Seguem anotações sobre outras dez peças de Eurípides:

Alceste

Personagens Principais Alceste – esposa de Ádmeto Ádmeto – rei da Tressália Morte (em grego Thânatos) – representada por um homem vestido de preto Héracles – herói grego

Interpretação O final feliz e toques de comicidade fazem de Alceste mais um drama satírico que uma tragédia. Destacam-se o egoísmo comicamente exagerado de Ádmeto e Feres, e o comportamento desenfreado de Héracles como elementos típicos do drama satírico.

A personagem Ádmeto é pobremente construída: rapidamente aceita o sacrifício de Alceste para depois agonizar-se de remorso.

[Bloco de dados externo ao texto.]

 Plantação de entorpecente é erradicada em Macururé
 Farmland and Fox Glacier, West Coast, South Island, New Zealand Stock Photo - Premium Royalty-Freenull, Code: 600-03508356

Eurípides parece querer demonstrar que o Destino não é tão determinante assim. Afinal, ele escapa da morte e recupera a esposa que se sacrificara por ele. Seria mais um sintoma da decadência teológica ateniense.

Nota

  • Encenada pela primeira vez em 438 a.C., Alceste é a peça mais antiga conservada de Eurípides. A narrativa desenvolve-se em Feras, na Tressália.


 

As Fenícias

Personagens Principais Jocasta – mãe e esposa de Édipo Édipo – antigo rei de Tebas, já cego e velho Preceptor, Antígona, Polinices e Etéocles – filhos de Jocasta e Édipo

Interpretação O enredo remete a Sete Contra Tebas de Ésquilo, mas Eurípides inclui na narrativa Jocasta, ainda viva, e Édipo, já velho, partindo para o exílio com Antígona.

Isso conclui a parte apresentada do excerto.